Reproduce exactly the lines of this material that begin at the line with "Geroosterd die zalmlapje" and end at the line with "Am Breitenstein. Der", both included. Omit the pictures and everything else.

RECORDS PROVIDED:
- Opening Delimiter -
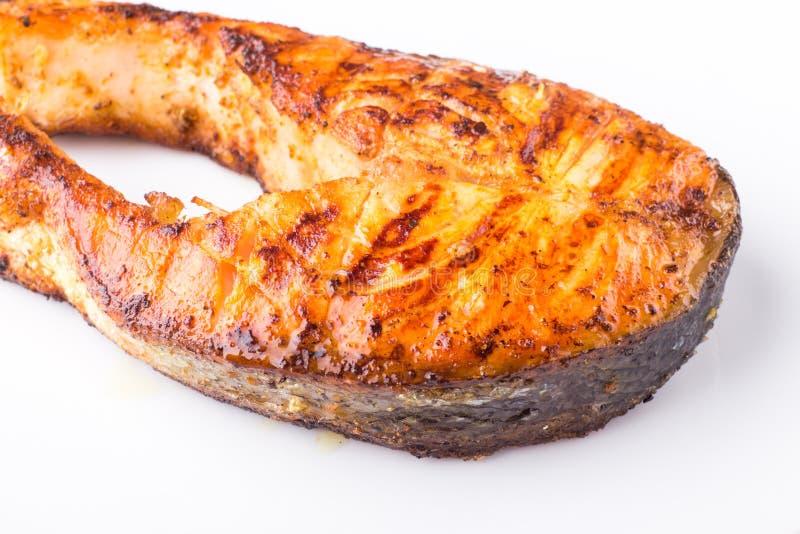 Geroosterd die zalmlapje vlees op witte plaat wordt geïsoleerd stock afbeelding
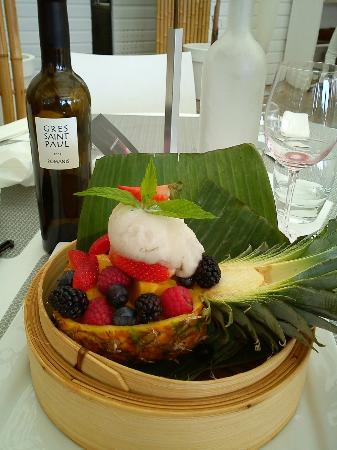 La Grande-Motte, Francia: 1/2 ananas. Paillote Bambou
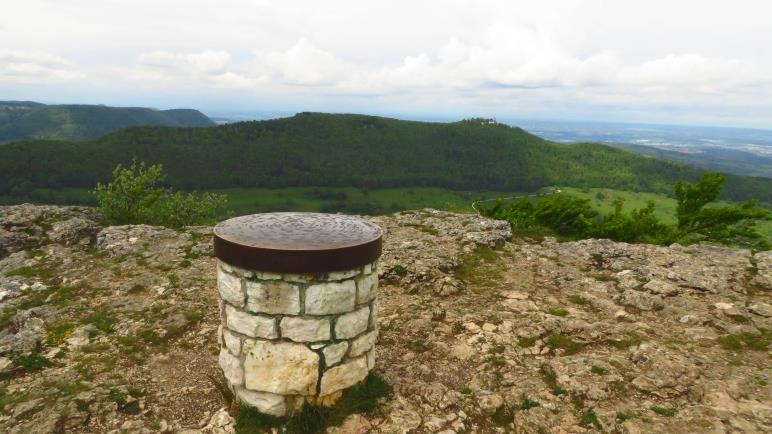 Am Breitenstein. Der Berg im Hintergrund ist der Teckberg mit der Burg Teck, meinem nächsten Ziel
- Closing Delimiter -
- Opening Delimiter -
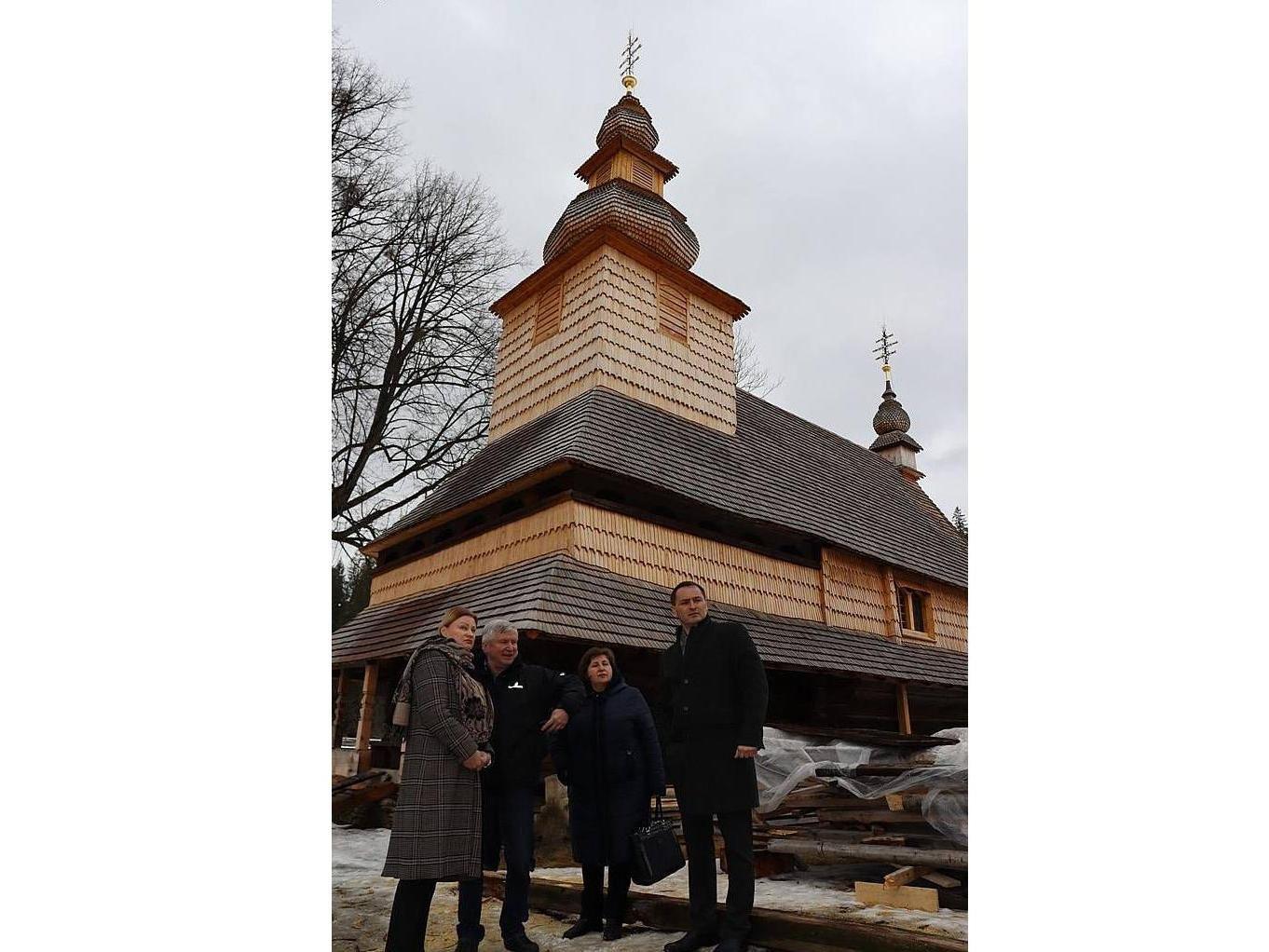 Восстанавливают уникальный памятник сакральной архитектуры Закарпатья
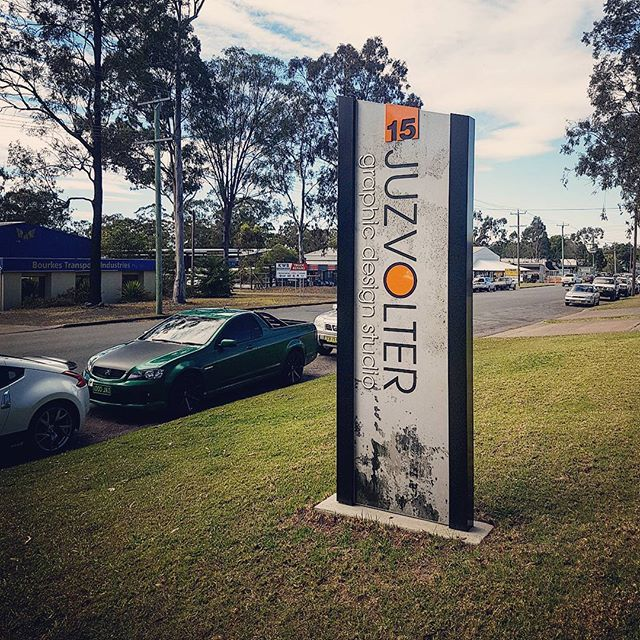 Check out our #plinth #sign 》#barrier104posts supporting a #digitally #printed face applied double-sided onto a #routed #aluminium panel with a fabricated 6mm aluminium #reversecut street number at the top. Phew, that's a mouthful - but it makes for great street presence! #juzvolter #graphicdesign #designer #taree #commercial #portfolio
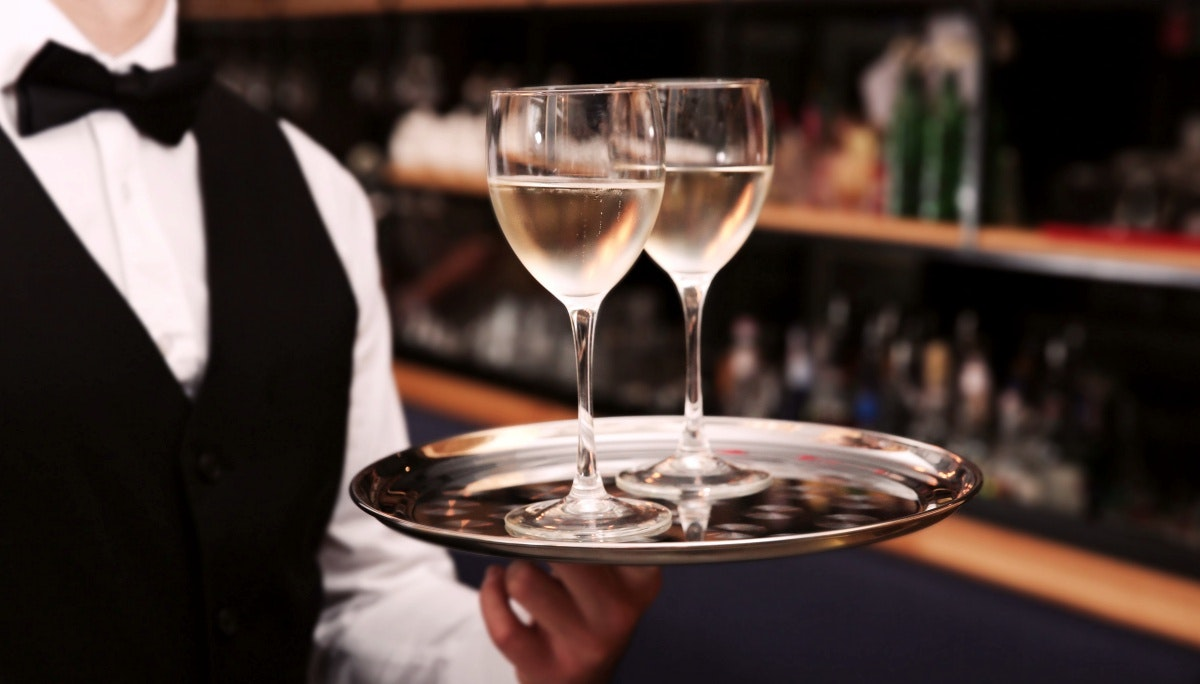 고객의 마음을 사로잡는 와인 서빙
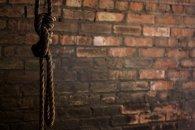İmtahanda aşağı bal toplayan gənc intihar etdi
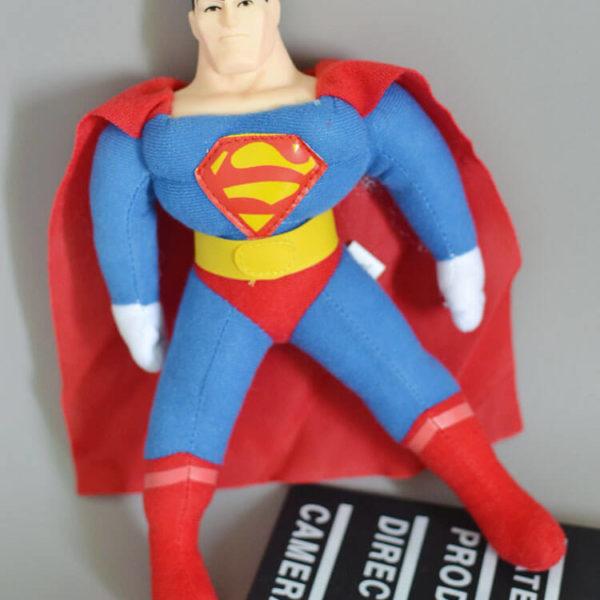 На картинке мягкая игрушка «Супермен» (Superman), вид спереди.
- Closing Delimiter -
WRITTEN ANSWER:
 Geroosterd die zalmlapje vlees op witte plaat wordt geïsoleerd stock afbeelding
 La Grande-Motte, Francia: 1/2 ananas. Paillote Bambou
 Am Breitenstein. Der Berg im Hintergrund ist der Teckberg mit der Burg Teck, meinem nächsten Ziel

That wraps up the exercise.